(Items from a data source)
- Opening Delimiter -

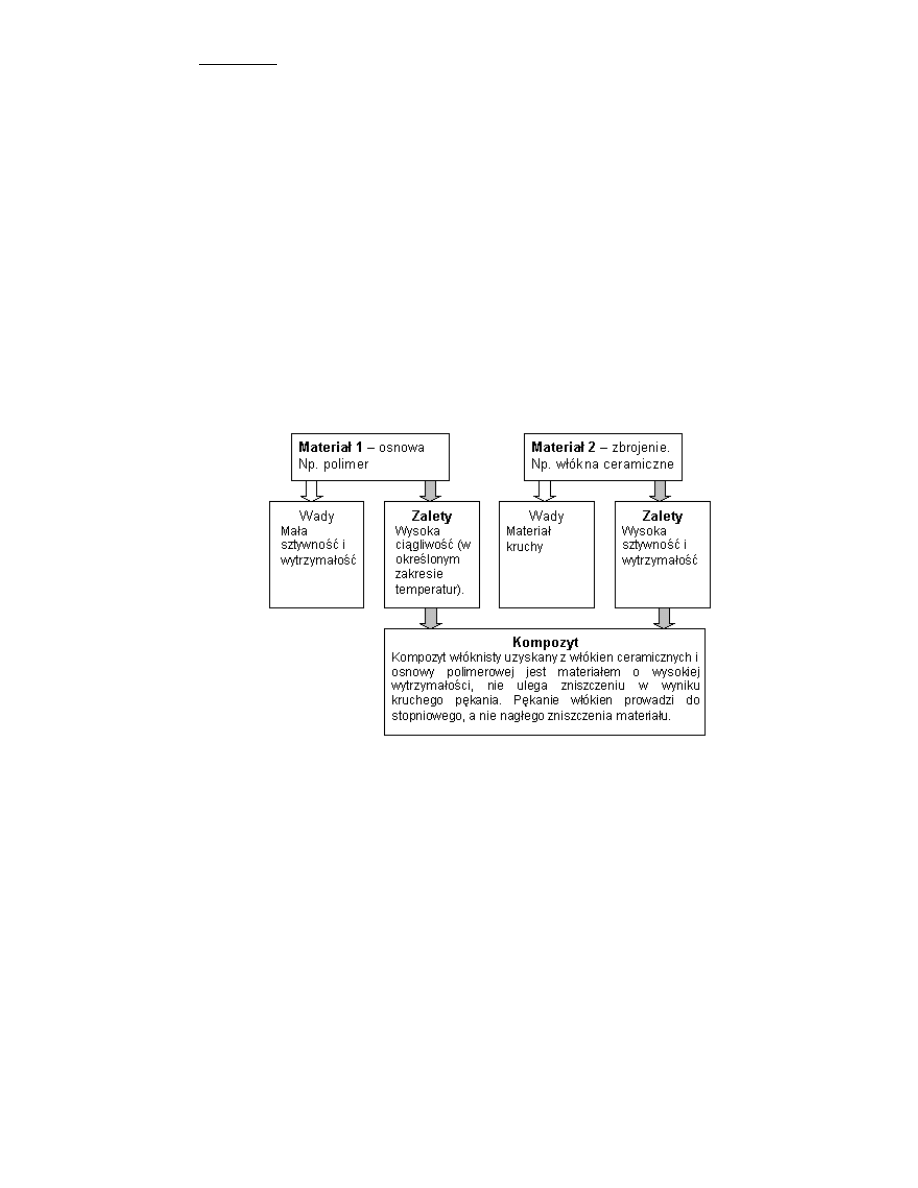 **Materiał 1** – osnowa
Np. polimer

**Materiał 2** – zbrojenie.
Np. włókna ceramiczne

Wady
Mała sztywność i wytrzymałość

**Zalety**
Wysoka ciągliwość (w określonym zakresie temperatur).

Wady
Materiał kruchy

**Zalety**
Wysoka sztywność i wytrzymałość

**Kompozyt**
Kompozyt włóknisty uzyskany z włókien ceramicznych i osnowy polimerowej jest materiałem o wysokiej wytrzymałości, nie ulega zniszczeniu w wyniku kruchego pękania. Pękanie włókien prowadzi do stopniowego, a nie nagłego zniszczenia materiału.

- Closing Delimiter -

◆ **Task goal**:
Beginning at the line that contains "Wysoka ciągliwość (w" and ending at the last line above, copy each line without any change.

◆ **Reply**:
Wysoka ciągliwość (w określonym zakresie temperatur).

Wady
Materiał kruchy

**Zalety**
Wysoka sztywność i wytrzymałość

**Kompozyt**
Kompozyt włóknisty uzyskany z włókien ceramicznych i osnowy polimerowej jest materiałem o wysokiej wytrzymałości, nie ulega zniszczeniu w wyniku kruchego pękania. Pękanie włókien prowadzi do stopniowego, a nie nagłego zniszczenia materiału.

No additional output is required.